第3話

「なんというか、……厳しそうな人だったね」


 シュミット女史の部屋の二つ隣り。エリアスに割り当てられた部屋の扉を閉めたアルドリックは、ゆるゆると息を吐いた。防音の術式を張っているという話だったので、少しくらいの弱音は許されるだろう。

 こちらを一瞥し、事務机の椅子を引いたエリアスはうんざりと銀糸を掻きやった。見た目の雰囲気だけで言えば、役割どおりの臨時講師というふうである。


「もっとはっきりと言えばどうだ」

「状況が状況だからピリピリとしているのはしかたがないと思うけど、全体的に嫌味じゃないかな」


 作り付けの大きな本棚と事務机に、予備の椅子が二脚ほど。当座の拠点となる狭い室内を見渡し、アルドリックも椅子に腰を下ろした。ついでに、はぁ、と溜息ももうひとつ。

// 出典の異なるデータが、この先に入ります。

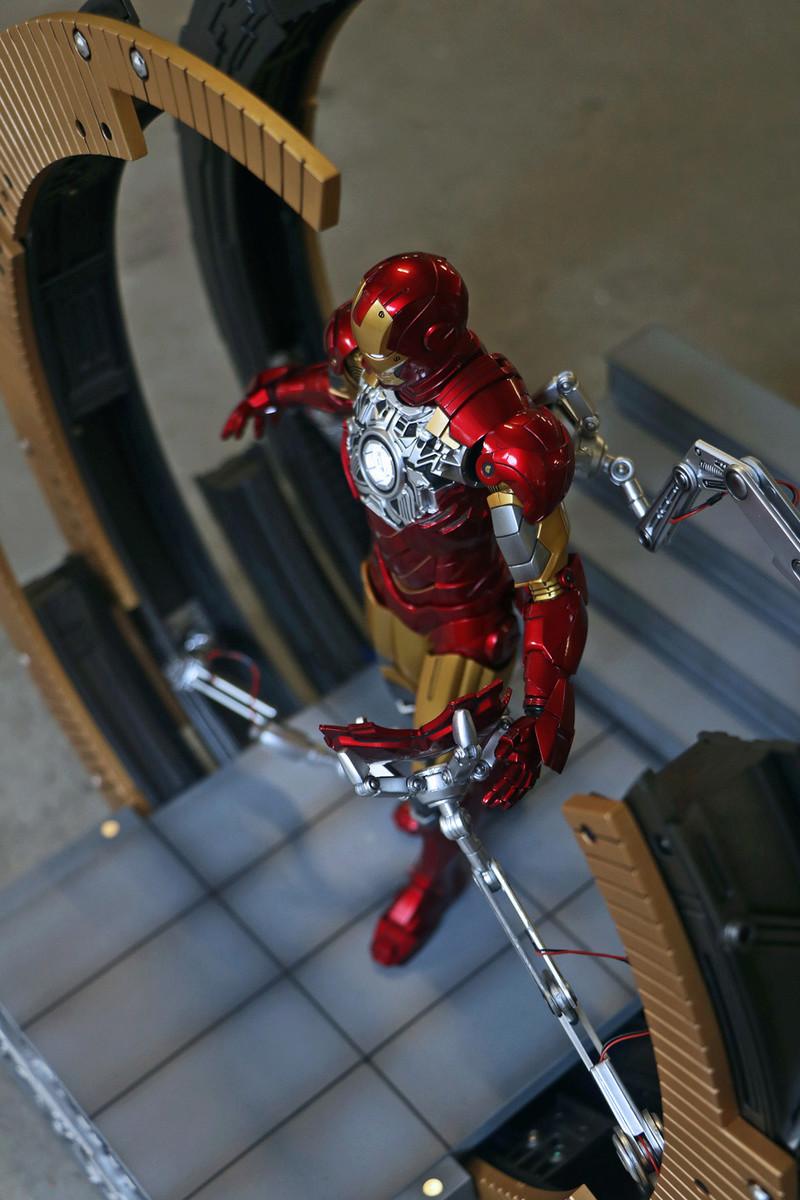 Iron Man 2 - Moving Gantry for Mark 6 - 1/9 Diecast (King Arts) 00183810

「ゾフィアさんもだけど、被害に遭った子たちが本当にかわいそうだよ」

「あの女傑は、いっそ清々しいほどの実技重視主義でな。筆記の成績がどれほど良かろうと、才があろうと、実技の出来が悪いとまず優秀と認めない。魔術兵団を希望する学生の面倒は親身に見ると聞くが」

「なるほど」


 弱弱しいゾフィアの声を思い出して、気鬱に頷く。エリアスは雑に言い足した。


「あの言いようから察するに、被害に遭った学生は気に入りだったんだろう」

「あと、きみにも嫌味だった。きみなら実技は優秀だったろうに」

「おまえにも嫌味だったろう」

「……どうせ童顔だよ、僕は。というか、僕だって、この年で魔術学院の制服を着る羽目になるとは思わなかったよ」


 もろもろの屈託をひとまとめにした声で呟き、座ったまま腕を伸ばす。女子生徒は紺色のワンピースで、男子生徒は紺色のジャケットに、同色のスラックス。幼少のころに夢見た制服ではあるけれど、この年で身につけたかったわけではない。ジャケットの裾から覗く手首には、銀色の組紐。

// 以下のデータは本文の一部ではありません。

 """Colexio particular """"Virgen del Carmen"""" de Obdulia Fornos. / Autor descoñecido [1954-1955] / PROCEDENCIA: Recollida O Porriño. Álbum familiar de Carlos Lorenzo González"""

 クレイに失恋したと言って――彼女がバナードに告白し、バナードが受け入れたという噂は電光石火の勢いで宮廷内を駆け巡った――、肩を落とした同期に付き合い二日酔いになった朝が懐かしい。思案に耽る気難しい顔を見やり、アルドリックはまたひとつ息を吐いた。

 なぜ、自分と彼が編入生と臨時講師として魔術学院に潜入したのかというと、話は二日前に遡る。


「魔術学院に潜入、ですか」


 休日の午前九時。急遽呼び出された薬草部で告げられた内容に、アルドリックはぎょっと目を見開いた。

 二日酔いの頭痛も吹き飛び、神妙な顔の上長から、隣に座するエリアスに視線を移す。だが、彼に驚いている様子はない。


「ええと……」


 戸惑った視線を向け直すと、上長はゆっくりと説明を開始した。


「魔術学院側からの依頼でね。この二週間で、構内で第二学年の女生徒がふたり大怪我を負っているんだ。犯人とうは一切不明。当初は学内で犯人を探す予定だったそうだが、今月末には学期が終わるだろう?」


 ほとんどの教育機関は、七月の下旬が学期末となる。つまるところ、あと十日。寮が閉鎖になる前に、学内で犯人を見つけたいということであった。


「それは、その、……犯人は内部にいるということでよいのでしょうか」

「あそこは、なんというか、閉鎖的な場所でね、宮廷並みの外壁が張り巡らされているんだ。外部から侵入があった可能性は考えていないのだろう」

「本来だったら、こちらに依頼などしたくなかっただろうからな」

「いや、本当に。そうなんだよ。事実、こちらに一報が入ったのも、ふたり目の被害者が出てからだったからね」


 エリアスの揶揄に苦笑まじりに同意して、彼は続けた。


「困ったことではあるけれど、これ以上の被害を許すわけにはいかない。コードネームを『赤ずきん』と言っただろう。あれは、発見された被害者の上半身が赤ずきんを被ったように血まみれだったからだ。黒狼のようなものに襲われたという証言のせいもあるだろうが、学内ではそう呼称されているらしい」

「失礼かもしれませんが、学内で防げていないのであれば、魔術兵団の魔術師に警備の強化を依頼するほうがよいのでは」

「もちろん、多少の増員はしている。その上で、きみたちに内部からの調査を頼みたいという話なんだ。生徒たちの中に入って情報を収集してほしい。犯人は生徒の中にいる可能性がある」

「なるほど」

「ヴォルフくんは臨時講師として、きみは編入生として」

「……なるほど?」


 童顔の自覚はある。あるが、さすがに十も鯖を読むことは無理がなかろうか。十五、六の少年と比べたら顔つきもだが体格だって違うだろう。それに、なによりも。


「あの、ご存じと思いますが、私、魔術の才能はまったくありませんで」


 編入生という設定は、そういう意味でも無理があるのではないか。訴えたアルドリックに太鼓判を押したのは、なぜかエリアスのほうだった。


「安心しろ、すべて俺が面倒を見てやる」


 無言のまま上長を窺えば、「なにより、なにより」と言わんばかりの笑顔。その表情に、アルドリックは固辞することは不可能と悟ったのだった。


 ――それは、まぁ、未来のある女の子がふたりも大怪我を負ってるんだ。僕で力になれるならなりたいけど。


 だが、適役はほかにいただろう、と。疑っていることも事実である。銀色の組紐を指先でいじりながら、アルドリックは回想を終えた。


 ――この組紐もすごいとは思うけど。


 思うけどさぁ、との悶々にもそっと蓋をする。編入日を迎えてしまった以上、やりきるしかないのだ。

 薬草部を出たあと。エリアスが渡した組紐は、彼の髪を織り込んだもので、補助具のようなものなのだという。簡単な魔術であれば発動可能という性能に驚いたものの、これひとつで「魔術学院の編入生」として相応しい立ち居振る舞いができるかと問われると、まったくもって自信はない。